**ПРИВЕДЕННЫЙ ТЕКСТ**:
• • • •
На первом этаже товарищ из АД Моханд Хамами (бывший член МТА, арестованный в Гренобле) делил камеру с инженером, задержанным за шпионаж в пользу СССР. Во второй камере находился Эрик, курьер L’Escamoteur, задержанный с февраля 1979 года; и в здании еще два или три автономных арестанта или сочувствующих. Нам удавалось встречаться, когда мы передвигались, переговариваясь от одной прогулки к другой, чтобы обменяться текстами и инструкциями.
После этих встреч мы приступали к работе. Для внешнего распространения мы переводили итальянские революционные труды и другие полученные нами документы. Мы постоянно дискутировали. Мы писали тексты, которые публиковали в небольшой ремесленной газете Partisans Communistes. И я работал над первой оценкой периода 1979–1980 годов и кампании по созданию АД.
Политическое задержание – это момент борьбы сам по себе. В первые дни одиночного заключения я оборонялся. Я должен был ждать, пока все пройдет. Но я должен был делать свою часть работы. А для политзаключенного это значит учиться, передавать, обмениваться, изучать возможности освободиться и снова взяться за оружие. Через несколько недель мы вошли в ритм. И мы создали настоящую сеть в здании. Проекты роились… Был восстановлен контакт с внешним миром, еще хрупкий, очень медленно устанавливающийся, но эта тонкая нить с организацией была незаменима. Нас информировали о ситуации и принимаемых решениях.
Мы также могли общаться хитроумными способами с товарищами, содержащимися в «Санте» и в MAF. Наконец, я мог переписываться с Натали, которая также знала о «прелестях» частичной перегруппировки, поскольку жила с товарищем, который сидел в моей камере…
Когда арест происходит после длительного периода конспирации, система правосудия в первый год организует сессию по рассмотрению дел, находящихся на рассмотрении. Таким образом, они подняли дело улицы Беллефонд, где Мишель, Марио и Крикри находились во время координации автономной группы. Но наше заключение в тюрьму также вновь запустило процесс по делу Гари. Хотя министерство предпочло бы положить все эти дела в ящик и оставить их там до тех пор, пока о них можно было забыть, ему пришлось передать их в суд присяжных. В 1976 году КСК была освобождена от ведения нашего дела по Гари. Но поскольку это дело было отдельным от дела банкира Суареса (которое всегда находилось в обычной юрисдикции), было проведено два судебных процесса: второй в феврале и первый в марте 1981 года.
• • • •
**ПЕРЕЧЕНЬ МАТЕРИАЛОВ**:

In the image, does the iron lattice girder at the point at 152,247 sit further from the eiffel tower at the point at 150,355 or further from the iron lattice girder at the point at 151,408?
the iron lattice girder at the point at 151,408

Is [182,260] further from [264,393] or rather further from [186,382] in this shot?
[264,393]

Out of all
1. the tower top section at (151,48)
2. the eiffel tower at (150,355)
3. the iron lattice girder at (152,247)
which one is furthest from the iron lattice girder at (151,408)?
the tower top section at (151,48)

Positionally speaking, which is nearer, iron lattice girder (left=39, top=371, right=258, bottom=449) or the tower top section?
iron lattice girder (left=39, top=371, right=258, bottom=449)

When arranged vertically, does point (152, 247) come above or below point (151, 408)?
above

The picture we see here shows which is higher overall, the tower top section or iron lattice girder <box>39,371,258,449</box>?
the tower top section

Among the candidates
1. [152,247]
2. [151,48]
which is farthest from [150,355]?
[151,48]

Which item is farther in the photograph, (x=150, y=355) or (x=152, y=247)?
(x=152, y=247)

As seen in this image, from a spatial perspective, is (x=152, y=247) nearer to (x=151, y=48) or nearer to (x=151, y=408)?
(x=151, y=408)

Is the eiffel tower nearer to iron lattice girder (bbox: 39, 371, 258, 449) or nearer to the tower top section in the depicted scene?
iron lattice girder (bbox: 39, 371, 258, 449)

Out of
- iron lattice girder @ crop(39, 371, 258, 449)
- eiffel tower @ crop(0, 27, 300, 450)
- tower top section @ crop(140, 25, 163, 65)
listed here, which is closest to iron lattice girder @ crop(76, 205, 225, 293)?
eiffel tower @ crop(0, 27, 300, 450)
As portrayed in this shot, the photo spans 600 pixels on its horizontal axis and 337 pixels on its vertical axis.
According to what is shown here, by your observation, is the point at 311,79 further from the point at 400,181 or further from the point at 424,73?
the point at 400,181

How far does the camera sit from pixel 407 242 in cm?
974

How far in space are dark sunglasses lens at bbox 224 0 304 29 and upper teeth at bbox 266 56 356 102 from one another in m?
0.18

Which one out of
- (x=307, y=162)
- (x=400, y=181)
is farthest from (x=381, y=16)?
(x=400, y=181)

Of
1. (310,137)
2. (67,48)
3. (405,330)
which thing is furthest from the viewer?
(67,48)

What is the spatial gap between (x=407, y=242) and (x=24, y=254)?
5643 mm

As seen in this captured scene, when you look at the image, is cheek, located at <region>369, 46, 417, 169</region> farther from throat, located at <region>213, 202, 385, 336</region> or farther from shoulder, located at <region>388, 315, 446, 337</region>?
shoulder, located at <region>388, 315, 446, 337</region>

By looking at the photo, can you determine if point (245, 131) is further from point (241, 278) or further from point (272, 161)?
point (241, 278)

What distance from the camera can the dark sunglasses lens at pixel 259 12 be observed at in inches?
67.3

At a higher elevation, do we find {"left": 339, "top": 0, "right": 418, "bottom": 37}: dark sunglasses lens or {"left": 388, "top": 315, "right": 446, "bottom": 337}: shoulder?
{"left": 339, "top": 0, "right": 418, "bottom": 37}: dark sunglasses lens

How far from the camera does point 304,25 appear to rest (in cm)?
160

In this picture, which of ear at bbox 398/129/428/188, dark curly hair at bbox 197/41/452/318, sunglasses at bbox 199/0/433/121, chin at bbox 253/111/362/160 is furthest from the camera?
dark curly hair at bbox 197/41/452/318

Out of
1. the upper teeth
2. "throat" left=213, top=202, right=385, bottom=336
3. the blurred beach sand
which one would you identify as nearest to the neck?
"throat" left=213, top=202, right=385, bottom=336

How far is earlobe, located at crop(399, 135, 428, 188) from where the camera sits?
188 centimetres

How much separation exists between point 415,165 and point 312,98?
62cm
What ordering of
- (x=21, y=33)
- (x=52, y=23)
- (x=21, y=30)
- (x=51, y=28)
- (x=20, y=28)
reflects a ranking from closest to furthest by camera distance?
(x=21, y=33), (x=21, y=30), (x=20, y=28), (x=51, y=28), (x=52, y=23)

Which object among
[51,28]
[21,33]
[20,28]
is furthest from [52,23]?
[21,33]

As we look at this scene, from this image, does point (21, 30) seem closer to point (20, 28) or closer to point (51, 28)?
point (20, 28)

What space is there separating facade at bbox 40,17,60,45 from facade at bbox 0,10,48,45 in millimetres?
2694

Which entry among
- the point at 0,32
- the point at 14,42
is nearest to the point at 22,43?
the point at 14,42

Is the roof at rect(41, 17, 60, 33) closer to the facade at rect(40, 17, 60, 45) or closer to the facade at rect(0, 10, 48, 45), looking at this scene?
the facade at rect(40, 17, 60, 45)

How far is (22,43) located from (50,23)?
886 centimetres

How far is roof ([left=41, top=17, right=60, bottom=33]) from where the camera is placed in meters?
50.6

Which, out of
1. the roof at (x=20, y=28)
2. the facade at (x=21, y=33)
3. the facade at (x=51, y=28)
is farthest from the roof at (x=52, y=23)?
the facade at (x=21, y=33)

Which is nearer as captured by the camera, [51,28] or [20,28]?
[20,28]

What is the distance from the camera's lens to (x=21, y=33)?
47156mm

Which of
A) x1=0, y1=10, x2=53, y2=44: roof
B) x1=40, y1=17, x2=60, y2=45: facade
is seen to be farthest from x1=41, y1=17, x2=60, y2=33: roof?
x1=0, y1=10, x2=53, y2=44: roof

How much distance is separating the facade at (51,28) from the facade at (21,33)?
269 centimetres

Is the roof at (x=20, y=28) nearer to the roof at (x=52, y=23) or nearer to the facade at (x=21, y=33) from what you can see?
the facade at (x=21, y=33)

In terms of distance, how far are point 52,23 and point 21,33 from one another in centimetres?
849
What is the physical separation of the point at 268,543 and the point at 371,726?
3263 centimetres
• • • •
**ЗАДАНИЯ ДЛЯ ВЫПОЛНЕНИЯ**:
A. Изложите в виде краткого списка абзац текста о тюремном заключении, начинающийся словами «После этих встреч», сохранив его основные факты.
B. Извлеките из текста о тюремном заключении фрагмент между словами «После этих встреч» и «по созданию АД.» включительно.

**ОТВЕТЫ К ЗАДАНИЯМ**:
A.
- Для внешнего распространения переводили итальянские революционные труды и другие полученные документы.
- Постоянно дискутировали.
- Писали тексты и публиковали их в небольшой ремесленной газете Partisans Communistes.
- Автор работал над первой оценкой периода 1979–1980 годов и кампании по созданию АД.

B.
После этих встреч мы приступали к работе. Для внешнего распространения мы переводили итальянские революционные труды и другие полученные нами документы. Мы постоянно дискутировали. Мы писали тексты, которые публиковали в небольшой ремесленной газете Partisans Communistes. И я работал над первой оценкой периода 1979–1980 годов и кампании по созданию АД.